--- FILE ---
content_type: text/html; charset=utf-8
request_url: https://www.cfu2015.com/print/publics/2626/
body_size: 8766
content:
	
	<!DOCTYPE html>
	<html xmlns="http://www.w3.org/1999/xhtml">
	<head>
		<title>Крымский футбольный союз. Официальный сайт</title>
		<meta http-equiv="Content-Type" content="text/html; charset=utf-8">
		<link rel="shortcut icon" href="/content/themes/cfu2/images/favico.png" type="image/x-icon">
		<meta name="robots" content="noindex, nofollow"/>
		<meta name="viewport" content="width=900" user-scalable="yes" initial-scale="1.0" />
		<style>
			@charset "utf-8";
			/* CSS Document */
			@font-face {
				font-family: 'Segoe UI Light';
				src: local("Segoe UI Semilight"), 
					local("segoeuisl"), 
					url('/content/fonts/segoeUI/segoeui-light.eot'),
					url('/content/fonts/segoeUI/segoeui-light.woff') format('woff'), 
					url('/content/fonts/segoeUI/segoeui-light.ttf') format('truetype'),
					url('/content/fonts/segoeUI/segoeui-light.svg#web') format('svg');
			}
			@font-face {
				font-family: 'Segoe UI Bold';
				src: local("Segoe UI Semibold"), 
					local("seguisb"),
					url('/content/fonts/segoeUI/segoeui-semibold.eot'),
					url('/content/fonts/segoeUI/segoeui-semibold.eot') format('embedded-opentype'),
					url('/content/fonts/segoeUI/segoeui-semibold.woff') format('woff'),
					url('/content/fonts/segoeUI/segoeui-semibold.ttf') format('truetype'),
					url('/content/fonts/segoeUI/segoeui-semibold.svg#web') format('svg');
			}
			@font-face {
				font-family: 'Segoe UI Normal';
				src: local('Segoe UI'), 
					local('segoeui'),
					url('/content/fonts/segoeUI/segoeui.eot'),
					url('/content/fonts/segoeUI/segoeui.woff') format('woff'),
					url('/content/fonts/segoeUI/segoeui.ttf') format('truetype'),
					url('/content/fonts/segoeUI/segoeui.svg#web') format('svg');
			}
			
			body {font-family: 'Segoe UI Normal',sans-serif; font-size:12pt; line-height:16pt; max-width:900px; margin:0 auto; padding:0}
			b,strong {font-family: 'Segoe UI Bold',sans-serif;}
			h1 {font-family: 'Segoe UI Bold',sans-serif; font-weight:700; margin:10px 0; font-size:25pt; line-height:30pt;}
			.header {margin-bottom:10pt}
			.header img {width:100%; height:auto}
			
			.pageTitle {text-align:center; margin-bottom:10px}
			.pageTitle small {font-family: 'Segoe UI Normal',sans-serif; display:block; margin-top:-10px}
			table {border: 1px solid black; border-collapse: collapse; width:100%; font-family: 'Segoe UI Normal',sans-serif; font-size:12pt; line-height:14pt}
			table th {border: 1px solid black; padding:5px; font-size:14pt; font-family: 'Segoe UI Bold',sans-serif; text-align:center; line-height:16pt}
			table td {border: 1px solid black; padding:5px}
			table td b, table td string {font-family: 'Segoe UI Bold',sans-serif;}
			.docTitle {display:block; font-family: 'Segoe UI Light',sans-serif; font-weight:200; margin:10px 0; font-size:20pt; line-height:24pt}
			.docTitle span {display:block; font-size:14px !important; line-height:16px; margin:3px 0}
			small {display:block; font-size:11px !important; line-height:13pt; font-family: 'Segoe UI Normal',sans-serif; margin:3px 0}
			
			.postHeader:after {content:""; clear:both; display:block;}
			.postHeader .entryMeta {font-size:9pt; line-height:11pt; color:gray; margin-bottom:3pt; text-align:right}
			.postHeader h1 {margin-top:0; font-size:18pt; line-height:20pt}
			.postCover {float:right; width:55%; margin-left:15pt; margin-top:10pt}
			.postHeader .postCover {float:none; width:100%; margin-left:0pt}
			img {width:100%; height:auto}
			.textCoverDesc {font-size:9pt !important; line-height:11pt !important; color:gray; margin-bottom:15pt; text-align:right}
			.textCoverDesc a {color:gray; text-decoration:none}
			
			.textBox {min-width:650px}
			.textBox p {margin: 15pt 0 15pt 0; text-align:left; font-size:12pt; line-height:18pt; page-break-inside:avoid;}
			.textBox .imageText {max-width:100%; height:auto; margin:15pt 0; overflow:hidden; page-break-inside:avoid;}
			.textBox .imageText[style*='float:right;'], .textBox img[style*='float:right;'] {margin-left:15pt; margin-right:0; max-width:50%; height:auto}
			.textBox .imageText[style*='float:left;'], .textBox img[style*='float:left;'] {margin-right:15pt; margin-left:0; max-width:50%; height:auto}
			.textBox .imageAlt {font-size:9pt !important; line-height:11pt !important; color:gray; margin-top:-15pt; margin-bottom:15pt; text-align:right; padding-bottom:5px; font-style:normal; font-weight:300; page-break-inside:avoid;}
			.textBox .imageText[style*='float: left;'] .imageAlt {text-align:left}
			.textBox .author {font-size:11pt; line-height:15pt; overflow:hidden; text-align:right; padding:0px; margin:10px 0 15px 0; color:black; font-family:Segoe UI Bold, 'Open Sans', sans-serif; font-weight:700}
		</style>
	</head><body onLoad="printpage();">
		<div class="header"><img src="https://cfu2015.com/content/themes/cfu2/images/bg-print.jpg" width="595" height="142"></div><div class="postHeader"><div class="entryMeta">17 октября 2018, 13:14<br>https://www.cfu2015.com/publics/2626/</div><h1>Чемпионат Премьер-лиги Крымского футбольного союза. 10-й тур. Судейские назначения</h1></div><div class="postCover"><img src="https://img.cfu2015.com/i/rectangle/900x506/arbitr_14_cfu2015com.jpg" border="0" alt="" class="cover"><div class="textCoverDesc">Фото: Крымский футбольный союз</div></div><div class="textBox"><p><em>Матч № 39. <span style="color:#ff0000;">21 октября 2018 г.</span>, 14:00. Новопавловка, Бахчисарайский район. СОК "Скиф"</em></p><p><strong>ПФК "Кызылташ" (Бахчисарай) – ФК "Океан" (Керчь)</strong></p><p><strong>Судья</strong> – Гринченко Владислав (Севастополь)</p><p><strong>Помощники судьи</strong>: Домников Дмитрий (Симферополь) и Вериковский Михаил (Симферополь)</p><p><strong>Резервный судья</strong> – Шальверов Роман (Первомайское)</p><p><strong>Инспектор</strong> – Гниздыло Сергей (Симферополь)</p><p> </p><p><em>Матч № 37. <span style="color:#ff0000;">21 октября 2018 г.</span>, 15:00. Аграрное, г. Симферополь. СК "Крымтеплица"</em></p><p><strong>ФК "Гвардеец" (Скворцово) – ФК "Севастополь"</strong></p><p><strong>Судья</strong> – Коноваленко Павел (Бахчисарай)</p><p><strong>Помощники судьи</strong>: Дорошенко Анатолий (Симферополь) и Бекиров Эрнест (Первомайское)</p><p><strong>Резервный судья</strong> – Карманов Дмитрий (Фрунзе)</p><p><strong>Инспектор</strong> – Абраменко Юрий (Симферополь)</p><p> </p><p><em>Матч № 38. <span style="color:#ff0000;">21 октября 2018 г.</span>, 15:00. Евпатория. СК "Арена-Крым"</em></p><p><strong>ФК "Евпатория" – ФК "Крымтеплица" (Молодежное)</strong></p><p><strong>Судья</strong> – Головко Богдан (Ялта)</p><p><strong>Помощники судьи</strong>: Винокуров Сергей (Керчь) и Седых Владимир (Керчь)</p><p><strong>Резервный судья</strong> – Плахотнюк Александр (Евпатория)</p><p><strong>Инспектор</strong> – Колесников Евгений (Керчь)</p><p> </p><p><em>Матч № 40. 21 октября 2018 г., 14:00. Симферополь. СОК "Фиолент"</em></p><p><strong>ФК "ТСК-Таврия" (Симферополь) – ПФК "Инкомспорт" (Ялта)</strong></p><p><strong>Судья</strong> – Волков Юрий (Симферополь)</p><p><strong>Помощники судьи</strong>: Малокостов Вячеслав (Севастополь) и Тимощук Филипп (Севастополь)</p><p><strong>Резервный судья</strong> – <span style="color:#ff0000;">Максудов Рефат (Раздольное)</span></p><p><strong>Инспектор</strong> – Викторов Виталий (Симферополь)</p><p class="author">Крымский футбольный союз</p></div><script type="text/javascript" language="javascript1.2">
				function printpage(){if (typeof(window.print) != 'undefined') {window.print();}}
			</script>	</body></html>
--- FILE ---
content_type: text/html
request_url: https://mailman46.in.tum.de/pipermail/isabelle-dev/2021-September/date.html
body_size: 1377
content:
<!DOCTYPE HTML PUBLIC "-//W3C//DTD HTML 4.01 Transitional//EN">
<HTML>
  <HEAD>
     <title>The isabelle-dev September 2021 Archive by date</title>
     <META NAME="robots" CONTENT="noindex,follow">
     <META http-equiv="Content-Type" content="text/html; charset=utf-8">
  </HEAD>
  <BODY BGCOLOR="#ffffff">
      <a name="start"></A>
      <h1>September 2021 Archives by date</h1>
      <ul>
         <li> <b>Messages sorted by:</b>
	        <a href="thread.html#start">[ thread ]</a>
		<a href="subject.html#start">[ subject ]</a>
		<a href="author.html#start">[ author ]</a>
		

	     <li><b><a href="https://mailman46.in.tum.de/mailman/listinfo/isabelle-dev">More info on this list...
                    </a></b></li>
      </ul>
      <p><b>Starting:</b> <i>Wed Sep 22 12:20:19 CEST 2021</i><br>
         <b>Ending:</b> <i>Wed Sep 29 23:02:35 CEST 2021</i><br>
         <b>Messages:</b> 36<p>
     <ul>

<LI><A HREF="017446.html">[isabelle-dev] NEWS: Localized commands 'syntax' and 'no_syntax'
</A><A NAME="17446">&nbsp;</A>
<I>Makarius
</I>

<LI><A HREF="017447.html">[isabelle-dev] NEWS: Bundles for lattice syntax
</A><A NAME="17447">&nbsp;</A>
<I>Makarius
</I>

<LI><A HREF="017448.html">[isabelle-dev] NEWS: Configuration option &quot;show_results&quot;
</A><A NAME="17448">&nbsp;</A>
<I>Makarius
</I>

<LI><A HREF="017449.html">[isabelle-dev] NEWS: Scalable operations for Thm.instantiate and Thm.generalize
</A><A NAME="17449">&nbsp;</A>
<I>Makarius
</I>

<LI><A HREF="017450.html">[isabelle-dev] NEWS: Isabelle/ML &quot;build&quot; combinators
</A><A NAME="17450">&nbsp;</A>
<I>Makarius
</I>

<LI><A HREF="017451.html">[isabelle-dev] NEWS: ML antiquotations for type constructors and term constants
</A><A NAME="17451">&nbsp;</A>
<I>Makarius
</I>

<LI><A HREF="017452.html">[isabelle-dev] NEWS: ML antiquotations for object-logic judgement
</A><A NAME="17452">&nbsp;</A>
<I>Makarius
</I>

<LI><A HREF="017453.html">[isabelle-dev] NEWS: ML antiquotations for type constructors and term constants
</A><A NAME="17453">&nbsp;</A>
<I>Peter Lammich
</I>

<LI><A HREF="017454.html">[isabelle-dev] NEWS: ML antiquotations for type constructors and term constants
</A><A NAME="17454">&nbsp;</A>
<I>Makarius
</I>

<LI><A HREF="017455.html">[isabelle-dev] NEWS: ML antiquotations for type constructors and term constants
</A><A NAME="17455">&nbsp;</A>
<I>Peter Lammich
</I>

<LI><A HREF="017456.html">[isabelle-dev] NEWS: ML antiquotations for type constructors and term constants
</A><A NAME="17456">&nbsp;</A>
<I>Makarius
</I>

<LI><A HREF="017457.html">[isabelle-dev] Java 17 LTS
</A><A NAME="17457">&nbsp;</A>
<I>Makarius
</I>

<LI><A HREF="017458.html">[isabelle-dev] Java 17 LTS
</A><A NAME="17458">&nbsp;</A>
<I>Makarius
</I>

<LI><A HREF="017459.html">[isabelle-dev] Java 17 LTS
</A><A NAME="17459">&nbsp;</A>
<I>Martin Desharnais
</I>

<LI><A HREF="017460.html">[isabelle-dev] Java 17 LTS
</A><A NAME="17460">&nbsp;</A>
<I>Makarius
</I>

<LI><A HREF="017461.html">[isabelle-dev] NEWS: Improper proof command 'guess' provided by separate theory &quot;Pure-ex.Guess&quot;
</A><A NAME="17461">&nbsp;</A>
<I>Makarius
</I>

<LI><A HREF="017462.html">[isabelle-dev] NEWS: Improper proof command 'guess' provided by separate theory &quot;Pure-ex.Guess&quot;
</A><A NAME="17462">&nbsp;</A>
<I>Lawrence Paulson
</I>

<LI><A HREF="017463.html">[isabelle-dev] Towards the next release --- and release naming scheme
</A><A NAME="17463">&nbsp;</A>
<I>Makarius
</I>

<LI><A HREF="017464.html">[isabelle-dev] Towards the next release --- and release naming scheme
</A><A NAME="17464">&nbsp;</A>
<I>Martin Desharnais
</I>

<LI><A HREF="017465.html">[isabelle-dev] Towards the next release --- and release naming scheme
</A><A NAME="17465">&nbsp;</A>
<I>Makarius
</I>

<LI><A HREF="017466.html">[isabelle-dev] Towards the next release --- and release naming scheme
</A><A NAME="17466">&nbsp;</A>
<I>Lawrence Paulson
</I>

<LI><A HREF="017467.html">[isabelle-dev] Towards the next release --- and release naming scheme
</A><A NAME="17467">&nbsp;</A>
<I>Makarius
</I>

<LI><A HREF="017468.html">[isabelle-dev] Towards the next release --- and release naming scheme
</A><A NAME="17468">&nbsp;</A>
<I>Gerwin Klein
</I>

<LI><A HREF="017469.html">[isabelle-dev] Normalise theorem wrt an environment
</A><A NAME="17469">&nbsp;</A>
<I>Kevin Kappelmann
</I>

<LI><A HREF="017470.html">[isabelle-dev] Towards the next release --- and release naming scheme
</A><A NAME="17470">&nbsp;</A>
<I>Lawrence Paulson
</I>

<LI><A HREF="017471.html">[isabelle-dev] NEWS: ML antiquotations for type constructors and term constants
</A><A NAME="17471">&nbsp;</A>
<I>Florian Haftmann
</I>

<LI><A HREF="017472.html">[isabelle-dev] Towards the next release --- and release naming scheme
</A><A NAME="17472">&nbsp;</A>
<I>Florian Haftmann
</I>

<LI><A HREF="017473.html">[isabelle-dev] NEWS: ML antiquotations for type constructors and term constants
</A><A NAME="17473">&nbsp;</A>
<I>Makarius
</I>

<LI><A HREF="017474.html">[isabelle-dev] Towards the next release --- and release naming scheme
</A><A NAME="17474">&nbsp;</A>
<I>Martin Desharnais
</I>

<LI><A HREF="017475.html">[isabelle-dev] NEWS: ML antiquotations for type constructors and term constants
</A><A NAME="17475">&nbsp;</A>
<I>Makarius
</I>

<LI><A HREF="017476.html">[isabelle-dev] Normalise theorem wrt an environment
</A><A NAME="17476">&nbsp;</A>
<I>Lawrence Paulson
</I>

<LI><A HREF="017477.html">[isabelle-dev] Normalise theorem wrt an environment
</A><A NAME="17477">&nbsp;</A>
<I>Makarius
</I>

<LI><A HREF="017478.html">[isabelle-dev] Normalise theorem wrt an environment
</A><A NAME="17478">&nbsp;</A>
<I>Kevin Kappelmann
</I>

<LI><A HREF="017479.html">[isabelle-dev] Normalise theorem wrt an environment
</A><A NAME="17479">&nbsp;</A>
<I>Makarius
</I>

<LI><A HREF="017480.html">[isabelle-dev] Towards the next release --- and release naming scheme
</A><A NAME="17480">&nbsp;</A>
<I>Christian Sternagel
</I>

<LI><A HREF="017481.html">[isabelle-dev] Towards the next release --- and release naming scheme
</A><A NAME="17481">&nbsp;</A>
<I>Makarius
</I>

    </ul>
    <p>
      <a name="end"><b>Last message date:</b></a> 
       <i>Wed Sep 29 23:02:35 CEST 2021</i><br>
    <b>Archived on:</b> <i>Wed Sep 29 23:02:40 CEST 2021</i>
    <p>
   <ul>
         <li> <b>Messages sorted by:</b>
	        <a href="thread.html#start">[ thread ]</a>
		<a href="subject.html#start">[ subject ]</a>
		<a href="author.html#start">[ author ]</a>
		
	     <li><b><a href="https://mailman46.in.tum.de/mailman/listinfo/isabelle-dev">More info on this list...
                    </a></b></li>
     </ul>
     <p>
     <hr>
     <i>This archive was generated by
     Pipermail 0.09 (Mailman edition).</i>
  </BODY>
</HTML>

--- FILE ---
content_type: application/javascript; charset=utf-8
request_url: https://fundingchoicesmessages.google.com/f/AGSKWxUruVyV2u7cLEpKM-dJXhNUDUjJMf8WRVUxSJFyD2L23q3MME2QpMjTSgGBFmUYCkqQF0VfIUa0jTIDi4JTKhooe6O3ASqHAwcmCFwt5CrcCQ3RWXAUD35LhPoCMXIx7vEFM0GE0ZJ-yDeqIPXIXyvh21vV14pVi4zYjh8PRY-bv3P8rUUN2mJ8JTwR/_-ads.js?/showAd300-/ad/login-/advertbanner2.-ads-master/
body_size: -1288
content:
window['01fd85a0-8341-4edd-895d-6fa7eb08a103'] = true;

○ ○ ○ ○ ○ ○ ○

_Work request_
Gather up, from the records above, each line where the word "overflow" appears.

_Task solution_
			.textBox .imageText {max-width:100%; height:auto; margin:15pt 0; overflow:hidden; page-break-inside:avoid;}
			.textBox .author {font-size:11pt; line-height:15pt; overflow:hidden; text-align:right; padding:0px; margin:10px 0 15px 0; color:black; font-family:Segoe UI Bold, 'Open Sans', sans-serif; font-weight:700}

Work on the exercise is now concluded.